Hi Shammer,

On 6/1/26 1:42 PM, Shameer Kolothum wrote:
> Add an overview describing the Tegra241 CMDQV passthrough model, MMIO
> layout, guest-driven lifecycle, and per-VM isolation.
some suggestions inline. Thank you very much for the documentation
efforts! That's really helpful.
>
> Signed-off-by: Shameer Kolothum <[email protected]>
> ---
>  hw/arm/tegra241-cmdqv.c | 93 +++++++++++++++++++++++++++++++++++++++++
>  1 file changed, 93 insertions(+)
>
> diff --git a/hw/arm/tegra241-cmdqv.c b/hw/arm/tegra241-cmdqv.c
> index 4dba1783fa..5dbf68b421 100644
> --- a/hw/arm/tegra241-cmdqv.c
> +++ b/hw/arm/tegra241-cmdqv.c
> @@ -7,6 +7,99 @@
>   * SPDX-License-Identifier: GPL-2.0-or-later
>   */
>  
> +/*
> + * Tegra241 CMDQV - overview
> + * =========================
> + *
> + * NVIDIA Tegra241 extends SMMUv3 with a Command Queue Virtualization 
> (CMDQ-V)
> + * block. It lets a guest issue SMMU invalidation commands directly to
> + * dedicated hardware queues (vCMDQs) without trapping into the hypervisor on
> + * the fast path. vCMDQs are grouped into Virtual Interfaces (VINTFs); the
s/are grouped/are exclusively allocated to VINTFS?
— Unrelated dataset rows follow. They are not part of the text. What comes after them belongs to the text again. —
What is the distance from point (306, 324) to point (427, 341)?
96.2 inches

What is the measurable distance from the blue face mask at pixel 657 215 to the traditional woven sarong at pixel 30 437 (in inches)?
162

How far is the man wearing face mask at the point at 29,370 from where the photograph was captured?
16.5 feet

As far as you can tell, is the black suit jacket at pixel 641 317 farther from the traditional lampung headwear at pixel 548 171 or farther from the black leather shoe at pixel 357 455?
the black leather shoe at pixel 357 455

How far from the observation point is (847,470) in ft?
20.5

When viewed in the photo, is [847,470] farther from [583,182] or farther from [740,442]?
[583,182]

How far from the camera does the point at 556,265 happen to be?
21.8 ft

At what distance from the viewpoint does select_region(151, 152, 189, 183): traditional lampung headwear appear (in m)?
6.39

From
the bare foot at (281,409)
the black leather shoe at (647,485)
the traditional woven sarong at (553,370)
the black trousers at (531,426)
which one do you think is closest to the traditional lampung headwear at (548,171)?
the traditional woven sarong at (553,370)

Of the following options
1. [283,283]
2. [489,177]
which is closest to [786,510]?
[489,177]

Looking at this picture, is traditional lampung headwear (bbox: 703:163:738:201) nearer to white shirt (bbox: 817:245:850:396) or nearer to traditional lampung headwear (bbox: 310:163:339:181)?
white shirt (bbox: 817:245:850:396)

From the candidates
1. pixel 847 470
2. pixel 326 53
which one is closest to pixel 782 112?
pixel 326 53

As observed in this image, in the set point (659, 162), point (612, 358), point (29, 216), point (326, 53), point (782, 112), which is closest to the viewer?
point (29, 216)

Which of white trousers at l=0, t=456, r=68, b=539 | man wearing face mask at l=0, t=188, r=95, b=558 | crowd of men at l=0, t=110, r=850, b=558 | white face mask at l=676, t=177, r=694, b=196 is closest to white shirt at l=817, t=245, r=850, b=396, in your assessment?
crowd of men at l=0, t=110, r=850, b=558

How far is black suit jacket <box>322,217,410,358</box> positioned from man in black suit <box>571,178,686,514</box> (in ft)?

> + * host kernel allocates one VINTF per emulated SMMUv3 instance via iommufd.
> + * QEMU emulates the CMDQV MMIO region and drives the host kernel calls
> + * (VIOMMU_ALLOC, HW_QUEUE_ALLOC, mmap); the actual command processing
> + * happens on real hardware.
> + *
> + * A vCMDQ becomes functional only once allocated to a VINTF; until then,
> + * register accesses only touch the QEMU-side cache and no command
> + * processing happens. After allocation, command processing runs on the
state is migrated from cache to HW and command processing ...
> + * host hardware, and guest accesses to the live control/status registers
> + * bypass QEMU and reach the host directly.
> + *
> + * MMIO layout (64KB pages, total TEGRA241_CMDQV_IO_LEN)
> + * -----------------------------------------------------
> + * The direct vCMDQ apertures (0x10000/0x20000) are HW aliases of the VINTF
> + * apertures (0x30000/0x40000); they expose the same per-vCMDQ register slots
> + * under different addressing.
I would put above sentence after the layout description.
> + *
> + *   0x00000  CMDQV Config page: QEMU-trapped.
> + *   0x10000  Direct vCMDQ Page 0 (control/status): QEMU-trapped and routed
> + *            to either the mmap'd VINTF Page 0 (if the vCMDQ has been
> + *            allocated to a VINTF) or a per-vCMDQ register cache 
> (otherwise).
> + *   0x20000  Direct vCMDQ Page 1 (BASE / DRAM addresses): QEMU-trapped.
> + *   0x30000  VINTF Page 0 (per-VINTF control/status): mmap'd from the host
> + *            via iommufd and installed into guest MMIO as a RAM-device
> + *            subregion after the first HW_QUEUE_ALLOC; subsequent accesses
> + *            bypass QEMU.
> + *   0x40000  VINTF Page 1 (per-VINTF BASE): QEMU-trapped. Although this is
> + *            a HW alias of the direct Page 1, the kernel only exposes mmap
> + *            for VINTF Page 0; VINTF Page 1 is not mmap'd and stays trapped.
> + *
> + * The direct vCMDQ Page 0 stays trapped rather than aliased to the VINTF
> + * Page 0 mmap. Direct aperture read/write is not an expected common usecase,
You can justify it as you did in the individual patch (to keep
management of unmapped vcmds in direct page compliant with the spec)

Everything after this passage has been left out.